日本語のテキスト処理には形態素解析ツールが欠かせませんが、都度ツールのインストール方法を調べるのが面倒だったので、以下の4つについてインストールをまとめました
- MeCab
- Juman++
- Janome
- GiNZA
インストール環境:Ubuntu 18.04
MeCab
公式サイトより引用
MeCabは 京都大学情報学研究科−日本電信電話株式会社コミュニケーション科学基礎研究所 共同研究ユニットプロジェクトを通じて開発されたオープンソース 形態素解析エンジンです。 言語, 辞書,コーパスに依存しない汎用的な設計を 基本方針としています。 パラメータの推定に Conditional Random Fields (CRF) を用 いており, ChaSenが採用している 隠れマルコフモデルに比べ性能が向上しています。また、平均的に ChaSen, Juman, KAKASIより高速に動作します。
apt-get install -y mecab libmecab-dev mecab-ipadic-utf8
デフォルトの辞書では新語などの固有名詞が形態素に分解されてしまうためmecab-ipadic-NEologd
を使用する事が多い。
この辞書を使って分割した際の単語の粒度が形態素になるか分からないので、形態素辞書ではなく「単語分かち書き」用の辞書という扱いになる1
cd /usr/local/src
git clone --depth 1 https://github.com/neologd/mecab-ipadic-neologd.git
cd mecab-ipadic-neologd
./bin/install-mecab-ipadic-neologd -n
#すべての辞書をインストールする場合
# ./bin/install-mecab-ipadic-neologd -n -a
#デフォルトのインストール先の確認する場合
# echo `mecab-config --dicdir`"/mecab-ipadic-neologd"

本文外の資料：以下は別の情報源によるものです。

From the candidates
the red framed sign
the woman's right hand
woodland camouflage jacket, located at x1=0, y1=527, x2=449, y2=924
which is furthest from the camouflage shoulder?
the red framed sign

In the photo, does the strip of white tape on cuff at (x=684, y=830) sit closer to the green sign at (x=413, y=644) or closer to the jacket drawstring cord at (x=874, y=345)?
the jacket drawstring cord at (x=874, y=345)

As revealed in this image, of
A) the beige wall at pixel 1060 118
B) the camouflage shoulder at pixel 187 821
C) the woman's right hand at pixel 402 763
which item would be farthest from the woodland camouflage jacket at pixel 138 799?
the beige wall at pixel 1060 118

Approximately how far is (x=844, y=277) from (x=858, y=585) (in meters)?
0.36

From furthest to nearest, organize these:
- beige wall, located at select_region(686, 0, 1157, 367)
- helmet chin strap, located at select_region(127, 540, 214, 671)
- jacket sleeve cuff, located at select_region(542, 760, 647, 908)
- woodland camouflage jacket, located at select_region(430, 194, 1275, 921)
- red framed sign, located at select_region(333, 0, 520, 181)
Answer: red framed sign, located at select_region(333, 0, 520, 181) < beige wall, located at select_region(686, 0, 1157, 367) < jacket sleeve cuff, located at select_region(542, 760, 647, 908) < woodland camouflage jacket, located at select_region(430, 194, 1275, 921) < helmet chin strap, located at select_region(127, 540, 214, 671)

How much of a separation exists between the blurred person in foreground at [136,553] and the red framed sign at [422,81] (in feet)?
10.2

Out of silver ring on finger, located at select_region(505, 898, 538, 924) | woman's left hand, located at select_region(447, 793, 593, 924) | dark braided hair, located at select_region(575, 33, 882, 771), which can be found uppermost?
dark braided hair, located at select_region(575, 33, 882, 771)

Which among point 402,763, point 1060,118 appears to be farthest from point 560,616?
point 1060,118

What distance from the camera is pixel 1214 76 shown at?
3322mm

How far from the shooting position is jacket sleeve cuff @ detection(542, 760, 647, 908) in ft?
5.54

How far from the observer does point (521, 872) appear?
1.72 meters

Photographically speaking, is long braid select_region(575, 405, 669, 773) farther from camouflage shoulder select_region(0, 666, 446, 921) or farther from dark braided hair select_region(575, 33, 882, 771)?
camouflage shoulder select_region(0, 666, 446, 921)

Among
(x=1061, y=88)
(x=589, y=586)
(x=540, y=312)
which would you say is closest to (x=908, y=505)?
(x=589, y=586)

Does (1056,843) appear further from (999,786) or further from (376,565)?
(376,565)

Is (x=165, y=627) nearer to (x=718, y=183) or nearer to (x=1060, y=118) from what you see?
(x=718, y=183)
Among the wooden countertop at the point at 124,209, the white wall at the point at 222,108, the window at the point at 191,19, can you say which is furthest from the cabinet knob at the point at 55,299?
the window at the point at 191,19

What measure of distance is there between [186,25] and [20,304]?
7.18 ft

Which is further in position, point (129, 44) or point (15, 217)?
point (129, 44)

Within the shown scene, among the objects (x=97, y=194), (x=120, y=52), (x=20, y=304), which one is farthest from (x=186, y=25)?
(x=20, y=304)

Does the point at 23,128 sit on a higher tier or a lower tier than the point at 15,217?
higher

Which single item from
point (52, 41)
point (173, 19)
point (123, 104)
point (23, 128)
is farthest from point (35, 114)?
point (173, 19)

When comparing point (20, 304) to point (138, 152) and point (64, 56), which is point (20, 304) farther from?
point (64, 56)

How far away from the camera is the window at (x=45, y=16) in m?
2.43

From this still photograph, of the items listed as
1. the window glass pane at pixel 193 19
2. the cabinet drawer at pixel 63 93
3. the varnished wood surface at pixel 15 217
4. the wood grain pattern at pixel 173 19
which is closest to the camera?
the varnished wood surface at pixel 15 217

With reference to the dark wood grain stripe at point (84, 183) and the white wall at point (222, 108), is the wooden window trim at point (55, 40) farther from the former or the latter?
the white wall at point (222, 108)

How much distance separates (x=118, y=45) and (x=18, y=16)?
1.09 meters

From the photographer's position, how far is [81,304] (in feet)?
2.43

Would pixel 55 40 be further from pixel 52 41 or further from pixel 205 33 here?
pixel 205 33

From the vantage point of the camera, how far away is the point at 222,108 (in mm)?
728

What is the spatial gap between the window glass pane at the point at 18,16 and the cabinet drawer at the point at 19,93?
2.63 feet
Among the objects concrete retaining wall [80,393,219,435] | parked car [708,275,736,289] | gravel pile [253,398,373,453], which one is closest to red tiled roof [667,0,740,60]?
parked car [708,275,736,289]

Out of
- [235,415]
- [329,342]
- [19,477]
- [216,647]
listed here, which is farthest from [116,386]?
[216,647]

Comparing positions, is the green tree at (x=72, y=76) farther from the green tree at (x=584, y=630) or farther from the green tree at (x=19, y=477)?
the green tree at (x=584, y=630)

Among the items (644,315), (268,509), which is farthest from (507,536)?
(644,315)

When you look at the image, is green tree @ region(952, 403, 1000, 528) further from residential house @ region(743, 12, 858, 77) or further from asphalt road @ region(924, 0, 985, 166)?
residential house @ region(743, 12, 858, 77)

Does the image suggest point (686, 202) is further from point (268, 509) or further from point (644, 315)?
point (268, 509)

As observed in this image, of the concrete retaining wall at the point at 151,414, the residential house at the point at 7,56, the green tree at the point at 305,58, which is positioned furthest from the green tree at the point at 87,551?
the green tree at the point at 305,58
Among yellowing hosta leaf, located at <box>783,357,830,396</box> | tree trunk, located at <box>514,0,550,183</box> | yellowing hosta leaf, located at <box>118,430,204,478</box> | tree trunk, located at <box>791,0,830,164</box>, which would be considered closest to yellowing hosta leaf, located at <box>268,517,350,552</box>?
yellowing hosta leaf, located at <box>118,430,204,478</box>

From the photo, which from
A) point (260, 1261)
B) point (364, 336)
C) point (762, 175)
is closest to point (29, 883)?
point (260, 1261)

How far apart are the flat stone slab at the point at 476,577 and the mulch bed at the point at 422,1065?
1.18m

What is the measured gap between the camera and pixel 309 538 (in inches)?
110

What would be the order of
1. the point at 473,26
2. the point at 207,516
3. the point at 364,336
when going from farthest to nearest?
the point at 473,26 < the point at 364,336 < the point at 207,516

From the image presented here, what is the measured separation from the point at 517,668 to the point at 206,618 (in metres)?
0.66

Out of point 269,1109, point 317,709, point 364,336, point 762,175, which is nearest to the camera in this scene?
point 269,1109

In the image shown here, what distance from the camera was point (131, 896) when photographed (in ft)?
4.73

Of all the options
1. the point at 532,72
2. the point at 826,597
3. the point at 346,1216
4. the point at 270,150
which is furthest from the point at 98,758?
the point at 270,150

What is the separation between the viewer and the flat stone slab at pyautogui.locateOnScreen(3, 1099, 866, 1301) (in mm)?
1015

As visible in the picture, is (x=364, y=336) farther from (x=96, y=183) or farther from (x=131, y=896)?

#デフォルトの辞書をmecab-ipadic-neologdにする
sed -i 's/dicdir.*/dicdir = \/usr\/lib\/x86_64-linux-gnu\/mecab\/dic\/mecab-ipadic-neologd/' /etc/mecabrc
上がMeCabデフォルト、下がmecab-ipadic-NEologdを使用した場合の形態素解析結果
東京スカイツリーを固有名詞として扱い、分解していないことが分かる
東京 名詞,固有名詞,地域,一般,*,*,東京,トウキョウ,トーキョー
スカイ 名詞,一般,*,*,*,*,スカイ,スカイ,スカイ
ツリー 名詞,一般,*,*,*,*,ツリー,ツリー,ツリー
EOS
東京スカイツリー 名詞,固有名詞,一般,*,*,*,東京スカイツリー,トウキョウスカイツリー,トーキョースカイツリー
EOS
pythonから使用するためには、pythonバインディングのライブラリをインストールする
pip install mecab-python3
pythonでの使用例
import MeCab
#辞書を指定
mecab = MeCab.Tagger("-Owakati -d /usr/lib/x86_64-linux-gnu/mecab/dic/mecab-ipadic-neologd")
mecab.parse("東京スカイツリ-")
#'東京スカイツリー \n'
なぜかmecabrc
でMeCabが参照する辞書パスを変えても、python-mecab
のデフォルト辞書が変わらず...直接指定しています
Juman++
黒橋・河原研究室より引用
JUMAN++は言語モデルを利用した高性能な形態素解析システムです.言語モデルとして Recurrent Neural Network Language Model(RNNLM) を用いることにより,単語の並びの意味的な自然さを考慮した解析を行います.それにより JUMAN,MeCab に比べ大きく性能が向上しています.
#パッケージのダウンロード
wget https://github.com/ku-nlp/jumanpp/releases/download/v2.0.0-rc3/jumanpp-2.0.0-rc3.tar.xz
#解凍、インストール
tar xf jumanpp-2.0.0-rc3.tar.xz
cd jumanpp-2.0.0-rc3
mkdir bld
cd bld
cmake .. -DCMAKE_BUILD_TYPE=Release -DCMAKE_INSTALL_PREFIX=/usr/local
make
sudo make install
pythonから使用するにはPyKNP
を通して使用する
PyKNP
は形態素解析器JUMAN++(JUMAN)と構文解析器KNPのpythonバインディング
pip install pyknp
from pyknp import Juman
jumanpp = Juman()
result = jumanpp.analysis("東京スカイツリー")
for mrph in result.mrph_list():
print(mrph.midashi)
#東京
#スカイツリー
Janome
Pure Python で書かれた,辞書内包の形態素解析器です。
依存ライブラリなしで簡単にインストールでき,アプリケーションに組み込みやすいシンプルな API を備える形態素解析ライブラリを目指しています。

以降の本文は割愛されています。